• Trecho do texto:
1. Contexto histórico
Importante para o estudo de um julgamento ocorrido na Idade Média é o entendimento da mentalidade e disputas políticas vigorantes no período. A “época das trevas” foi marcada pela soberania do Poder Temporal da Igreja Católica, que atuava por meio do Direito Canônico e dos processos inquisitoriais, que visavam o combate àqueles que estavam em desacordo com os princípios da instituição. Ainda sob o pretexto de combate aos infiéis, assim como da difusão do catolicismo, uma guerra santa foi justificada em relação aos turcos seldjúcidas convertidos ao islamismo; os muçulmanos passaram a habitar Jerusalém, o mais importante local da Terra Santa – território considerado sagrado pela Igreja por ter sido o lugar de morte e ressurreição de cristo. (Madden, 2004, p. 22). A guerra se concretizou com o movimento das Cruzadas, promovido pelo Papa Urbano II, em que a Ordem dos Cavaleiros Templários teve papel primordial. (Aquino, 2009, p. 33).

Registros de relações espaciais
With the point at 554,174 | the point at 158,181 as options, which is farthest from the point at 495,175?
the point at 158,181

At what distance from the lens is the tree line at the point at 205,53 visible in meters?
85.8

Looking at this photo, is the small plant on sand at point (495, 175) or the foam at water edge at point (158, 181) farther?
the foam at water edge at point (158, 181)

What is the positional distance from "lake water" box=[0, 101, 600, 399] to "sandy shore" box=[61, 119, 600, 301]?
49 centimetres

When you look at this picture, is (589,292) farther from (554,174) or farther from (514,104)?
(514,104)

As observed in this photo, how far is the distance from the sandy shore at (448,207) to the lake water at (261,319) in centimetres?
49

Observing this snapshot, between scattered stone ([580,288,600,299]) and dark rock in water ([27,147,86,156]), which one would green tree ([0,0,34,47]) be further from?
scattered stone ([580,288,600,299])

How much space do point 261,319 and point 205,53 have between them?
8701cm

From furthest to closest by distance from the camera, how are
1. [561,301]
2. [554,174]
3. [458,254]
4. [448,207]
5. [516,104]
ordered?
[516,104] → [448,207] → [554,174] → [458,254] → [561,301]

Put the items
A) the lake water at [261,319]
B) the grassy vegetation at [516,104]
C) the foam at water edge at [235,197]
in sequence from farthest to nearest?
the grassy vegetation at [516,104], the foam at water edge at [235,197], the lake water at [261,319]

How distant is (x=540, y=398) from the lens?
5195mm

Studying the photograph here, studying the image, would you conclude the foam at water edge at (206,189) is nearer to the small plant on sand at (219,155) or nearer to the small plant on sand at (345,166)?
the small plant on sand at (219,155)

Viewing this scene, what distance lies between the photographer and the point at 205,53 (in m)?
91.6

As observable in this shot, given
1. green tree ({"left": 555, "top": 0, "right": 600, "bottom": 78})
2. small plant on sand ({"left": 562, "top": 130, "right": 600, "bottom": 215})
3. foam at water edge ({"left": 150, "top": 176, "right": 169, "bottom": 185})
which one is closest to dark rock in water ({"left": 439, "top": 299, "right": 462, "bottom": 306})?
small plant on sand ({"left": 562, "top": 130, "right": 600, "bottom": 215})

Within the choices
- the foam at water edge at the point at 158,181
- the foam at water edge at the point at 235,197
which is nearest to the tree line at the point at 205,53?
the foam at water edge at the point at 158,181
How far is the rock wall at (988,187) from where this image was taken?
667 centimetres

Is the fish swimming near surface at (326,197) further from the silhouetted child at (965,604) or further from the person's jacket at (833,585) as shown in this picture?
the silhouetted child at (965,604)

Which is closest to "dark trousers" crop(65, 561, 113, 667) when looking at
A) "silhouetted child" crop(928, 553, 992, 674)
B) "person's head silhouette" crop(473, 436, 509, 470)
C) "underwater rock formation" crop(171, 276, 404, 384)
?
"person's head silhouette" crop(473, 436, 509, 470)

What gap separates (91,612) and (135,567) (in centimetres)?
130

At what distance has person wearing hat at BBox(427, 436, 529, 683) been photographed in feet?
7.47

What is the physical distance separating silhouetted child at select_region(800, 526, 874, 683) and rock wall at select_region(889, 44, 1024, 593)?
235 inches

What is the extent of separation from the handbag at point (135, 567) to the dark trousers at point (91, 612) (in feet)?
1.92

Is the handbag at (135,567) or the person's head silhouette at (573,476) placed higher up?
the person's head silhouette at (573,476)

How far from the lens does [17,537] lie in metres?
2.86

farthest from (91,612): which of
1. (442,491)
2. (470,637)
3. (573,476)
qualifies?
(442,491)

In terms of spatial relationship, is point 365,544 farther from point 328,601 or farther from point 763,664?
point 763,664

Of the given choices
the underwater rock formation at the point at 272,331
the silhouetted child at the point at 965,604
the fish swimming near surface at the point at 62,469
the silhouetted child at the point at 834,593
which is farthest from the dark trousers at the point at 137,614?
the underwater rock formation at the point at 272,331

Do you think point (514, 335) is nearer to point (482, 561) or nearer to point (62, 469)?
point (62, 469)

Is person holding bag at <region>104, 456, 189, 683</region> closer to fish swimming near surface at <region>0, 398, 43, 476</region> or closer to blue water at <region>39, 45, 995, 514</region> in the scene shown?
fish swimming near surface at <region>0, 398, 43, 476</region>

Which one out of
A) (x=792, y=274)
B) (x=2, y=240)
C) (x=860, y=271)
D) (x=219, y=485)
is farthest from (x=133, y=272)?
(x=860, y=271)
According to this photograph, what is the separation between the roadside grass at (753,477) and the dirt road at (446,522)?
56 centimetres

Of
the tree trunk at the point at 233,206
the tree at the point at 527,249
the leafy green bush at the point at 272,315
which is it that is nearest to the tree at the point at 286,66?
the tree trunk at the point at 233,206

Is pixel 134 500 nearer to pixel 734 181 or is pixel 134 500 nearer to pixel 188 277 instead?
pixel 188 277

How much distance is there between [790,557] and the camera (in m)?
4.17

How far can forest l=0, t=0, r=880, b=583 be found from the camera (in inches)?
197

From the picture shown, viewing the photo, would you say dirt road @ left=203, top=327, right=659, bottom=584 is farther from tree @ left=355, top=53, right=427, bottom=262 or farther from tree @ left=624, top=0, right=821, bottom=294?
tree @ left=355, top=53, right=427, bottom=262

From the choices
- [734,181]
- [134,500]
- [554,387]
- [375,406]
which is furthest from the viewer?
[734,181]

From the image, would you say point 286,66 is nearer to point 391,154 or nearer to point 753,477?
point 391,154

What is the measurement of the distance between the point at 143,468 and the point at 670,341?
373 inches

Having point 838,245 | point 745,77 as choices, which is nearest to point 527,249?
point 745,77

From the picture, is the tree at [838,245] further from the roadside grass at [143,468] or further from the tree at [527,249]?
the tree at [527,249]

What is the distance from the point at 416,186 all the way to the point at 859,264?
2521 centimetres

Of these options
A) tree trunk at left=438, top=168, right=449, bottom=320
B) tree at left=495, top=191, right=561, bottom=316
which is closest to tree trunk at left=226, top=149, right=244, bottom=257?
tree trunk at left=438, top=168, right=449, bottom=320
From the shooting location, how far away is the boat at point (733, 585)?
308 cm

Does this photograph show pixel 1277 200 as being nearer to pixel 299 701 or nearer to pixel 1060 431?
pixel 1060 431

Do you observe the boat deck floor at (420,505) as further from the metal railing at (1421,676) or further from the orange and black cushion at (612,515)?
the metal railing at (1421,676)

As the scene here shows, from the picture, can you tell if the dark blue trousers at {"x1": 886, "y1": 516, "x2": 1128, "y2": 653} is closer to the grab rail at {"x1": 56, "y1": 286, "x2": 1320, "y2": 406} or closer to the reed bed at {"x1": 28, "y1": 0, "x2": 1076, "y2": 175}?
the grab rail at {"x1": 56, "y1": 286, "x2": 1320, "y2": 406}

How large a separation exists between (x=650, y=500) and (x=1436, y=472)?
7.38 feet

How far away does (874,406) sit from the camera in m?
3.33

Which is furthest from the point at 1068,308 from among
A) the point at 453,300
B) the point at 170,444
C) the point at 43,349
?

• O que fazer: Por favor, reescreva em forma de lista o parágrafo do trecho sobre o contexto histórico que começa com "Importante para o estudo", mantendo seus fatos principais.

• Resultado:
- Para estudar um julgamento ocorrido na Idade Média, é importante entender a mentalidade e as disputas políticas do período.
- A "época das trevas" foi marcada pela soberania do Poder Temporal da Igreja Católica. Ele era exercido por meio do Direito Canônico e dos processos inquisitoriais contra quem discordava dos princípios da instituição.
- Sob o pretexto de combater os infiéis e difundir o catolicismo, justificou-se uma guerra santa contra os turcos seldjúcidas convertidos ao islamismo.
- Os muçulmanos passaram a habitar Jerusalém, o local mais importante da Terra Santa, território considerado sagrado pela Igreja.
- A guerra se concretizou com as Cruzadas, promovidas pelo Papa Urbano II, nas quais a Ordem dos Cavaleiros Templários teve papel primordial.